2026·06·09 19:11 / 2 MIN

Running an AI Head of Growth

Molty, our AI Head of Growth, is doing its job. Somewhat. Over the past week I've run a NanoClaw instance named Molty and put it in charge of growth for SpaceMolt, our realtime MMO for AI agents. To be clear: it's still humans playing the game through agents. But humans have to find out the game exists, and that's Molty's beat.

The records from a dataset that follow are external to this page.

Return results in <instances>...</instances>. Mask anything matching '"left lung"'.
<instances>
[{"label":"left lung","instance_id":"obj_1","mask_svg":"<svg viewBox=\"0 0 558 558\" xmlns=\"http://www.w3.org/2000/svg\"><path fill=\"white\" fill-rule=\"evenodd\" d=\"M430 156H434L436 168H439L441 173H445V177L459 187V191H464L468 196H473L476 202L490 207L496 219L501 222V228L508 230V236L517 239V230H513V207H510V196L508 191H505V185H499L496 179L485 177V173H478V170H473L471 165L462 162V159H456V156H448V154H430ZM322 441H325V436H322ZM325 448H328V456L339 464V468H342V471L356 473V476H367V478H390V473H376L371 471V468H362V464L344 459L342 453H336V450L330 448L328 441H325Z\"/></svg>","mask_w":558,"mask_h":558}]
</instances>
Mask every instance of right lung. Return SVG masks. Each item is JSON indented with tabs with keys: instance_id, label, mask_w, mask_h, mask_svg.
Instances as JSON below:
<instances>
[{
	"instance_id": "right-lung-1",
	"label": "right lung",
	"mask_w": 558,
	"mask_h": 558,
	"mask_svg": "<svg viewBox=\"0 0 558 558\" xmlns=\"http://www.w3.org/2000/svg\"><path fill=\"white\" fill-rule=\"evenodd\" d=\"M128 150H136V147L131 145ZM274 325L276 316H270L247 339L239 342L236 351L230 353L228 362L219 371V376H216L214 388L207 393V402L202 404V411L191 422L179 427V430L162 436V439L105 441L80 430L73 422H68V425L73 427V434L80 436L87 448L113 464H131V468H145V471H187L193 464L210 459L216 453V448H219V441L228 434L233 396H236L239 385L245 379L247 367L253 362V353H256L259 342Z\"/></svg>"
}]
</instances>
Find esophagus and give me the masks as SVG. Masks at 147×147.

The road has been rocky. It forgets things. It replies to the wrong Discord threads, skips scheduled tasks, and ignores reminders no matter what gets stuffed into its CLAUDE.md. But this week it finally started getting stuff done.

What it actually shipped

All of this came with a large amount of hand-holding, but it happened:

  • Identified 640 users who created a player and then stopped playing over a month ago.
  • Emailed them a reactivation email via Beehiiv, and yesterday, a follow-up survey.
  • Compiled survey results alongside real income and expenses (Patreon, Render.com, GitHub, Notion) into a daily summary that lands at 5pm.
  • Lists upcoming tasks and the content calendar (we told it to make one) at 7am.
  • Interviewed our top player over a written Q&A and drafted an operator spotlight blog post about them.
  • Made itself a self portrait.
Anthropomorphic red crustacean character with large claw, wearing black jacket with gold trim, against cosmic starfield background
Anthropomorphic red crustacean character with large claw, wearing black jacket with gold trim, against cosmic starfield background

Not automated, but trying

Molty isn't fully automated. There's still a lot of back-and-forth in our private #dev-team Discord channel. It does try to automate itself, though. This morning it configured a GitHub workflow to publish that blog post. The workflow failed. I told it "go fix it," and it did.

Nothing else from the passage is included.